Mientras China y Estados Unidos hacen frente a su manera al reto del coronavirus, los dos se encuentran enfrascados en una competencia por la supremacía mundial. Una competencia que no se plantea en términos ideológicos, como ocurrió durante la Guerra Fría con la Unión Soviética, sino en función de la eficiencia de ambos modelos. Eficiencia que habrá de medirse a través de sus resultados en materia económica, tecnológica, militar y geopolítica. Bajo esta perspectiva, el contraste en el manejo del Covid por parte de ambos países haría suponer dos cosas. De un lado, las desventajas manifiestas de Estados Unidos para una competencia medida en términos de eficiencia. Del otro, el envalentonamiento de China que seguramente habrá de derivarse del lamentable espectáculo dado por Estados Unidos.
Lo primero pareciera más claro en la medida en que un país bifurcado en dos parcelas irreconciliables de sociedad difícilmente podrá evidenciar consistencia estratégica o convergencia en la acción. Sin estos elementos, Estados Unidos estará condenado a un zigzag continuo que afectará la consecución de sus logros. Lo segundo, de su lado, requiere hacer un poco de historia. Si tomamos como marco de referencia la asertividad puesta de manifiesto por China a partir del 2008, entenderemos mejor lo que puede venirse por delante.
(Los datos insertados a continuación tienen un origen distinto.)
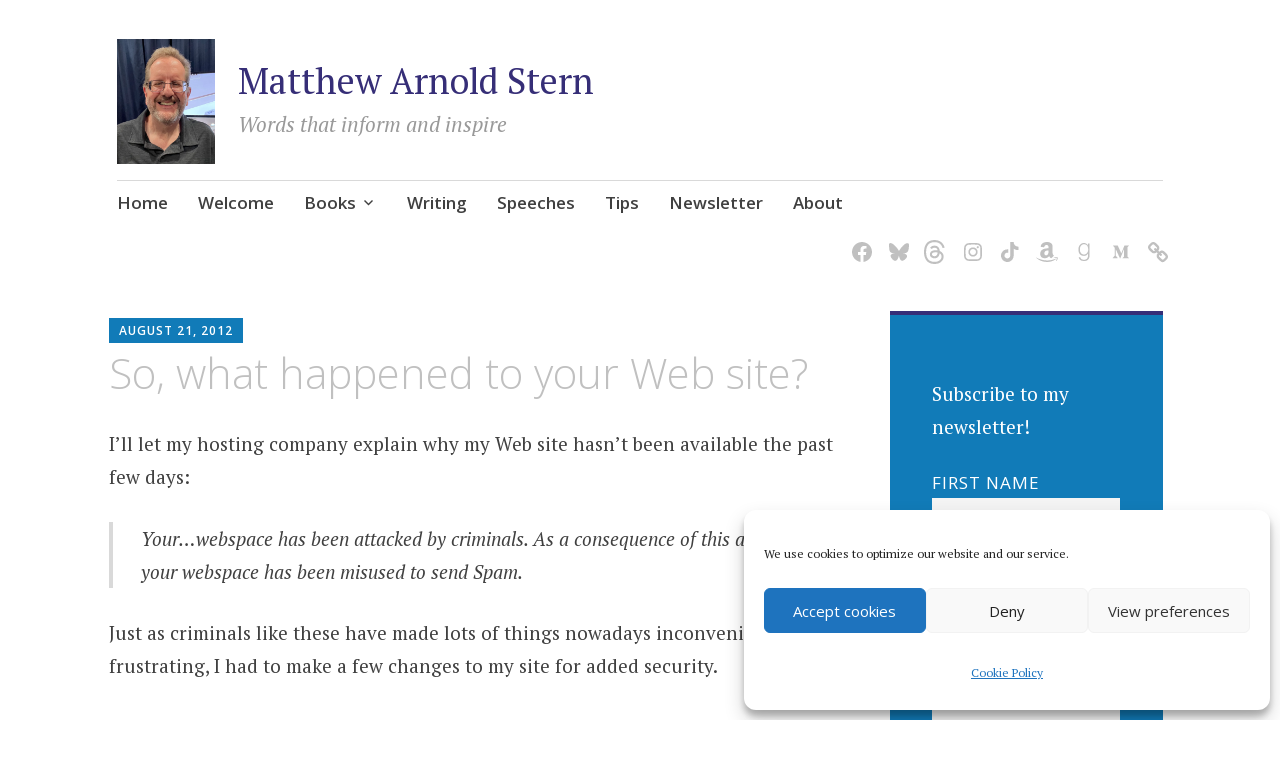

--- FILE ---
content_type: text/html; charset=utf-8
request_url: https://www.google.com/recaptcha/api2/aframe
body_size: 265
content:
<!DOCTYPE HTML><html><head><meta http-equiv="content-type" content="text/html; charset=UTF-8"></head><body><script nonce="K3NoaIk-vvaPNVGPpzYb1Q">/** Anti-fraud and anti-abuse applications only. See google.com/recaptcha */ try{var clients={'sodar':'https://pagead2.googlesyndication.com/pagead/sodar?'};window.addEventListener("message",function(a){try{if(a.source===window.parent){var b=JSON.parse(a.data);var c=clients[b['id']];if(c){var d=document.createElement('img');d.src=c+b['params']+'&rc='+(localStorage.getItem("rc::a")?sessionStorage.getItem("rc::b"):"");window.document.body.appendChild(d);sessionStorage.setItem("rc::e",parseInt(sessionStorage.getItem("rc::e")||0)+1);localStorage.setItem("rc::h",'1768898898905');}}}catch(b){}});window.parent.postMessage("_grecaptcha_ready", "*");}catch(b){}</script></body></html>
Hasta ese año, y durante varias décadas, la actitud de Beijing hacia Washington estuvo guiada por el siguiente consejo de Deng Xiaoping a sus sucesores: “Esconder las propias fortalezas y ganar tiempo”. Es decir, mantener la discreción y el bajo perfil para no generar antagonismos, mientras se avanzaba en todos los frentes. A partir de 2008, sin embargo, los objetivos externos de China, con particular referencia a su relación con Estados Unidos, se hicieron desafiantes. Dejando atrás el consejo de Deng, China comenzó a flexionar sus músculos.
¿Qué ocurrió en 2008 que determinó ese cambio? Una convergencia de eventos hizo comprender al liderazgo chino de que su país era más fuerte de lo que suponía y Estados Unidos más débil de lo que se pensaba. Entre estos se encontraron la mayor crisis económica global desde 1929, resultante de los excesos financieros estadounidenses; las dificultades de Estados Unidos para superar la crisis; la rapidez con la que China pudo evitar el riesgo de contagio de la misma; el hecho de que el crecimiento económico chino fue factor fundamental para evitar un desplome económico internacional; el éxito de las olimpiadas celebradas en Beijing. A ello se agregó la constatación del empantanamiento militar estadounidense en dos guerras periféricas en el Medio Oriente. El año 2008 puso en movimiento una línea ascendente de asertividad china, que habría de acelerarse a partir de la llegada de Xi Jinping al poder en 2012-2013. A partir de este último momento, China hizo explícita su ambición de superar a Estados Unidos.
A no dudarlo, el contraste entre la impresionante capacidad de respuesta china y la desorganización y anarquía evidenciadas por Estados Unidos en el manejo del Covid, tendrá importantes consecuencias en el comportamiento de Beijing. El apretar de tuercas a Hong Kong y el despliegue militar de estas últimas semanas, son un anticipo de la nueva e importante caída del respeto chino hacia Estados Unidos. El reto se hará sin duda más duro y frontal.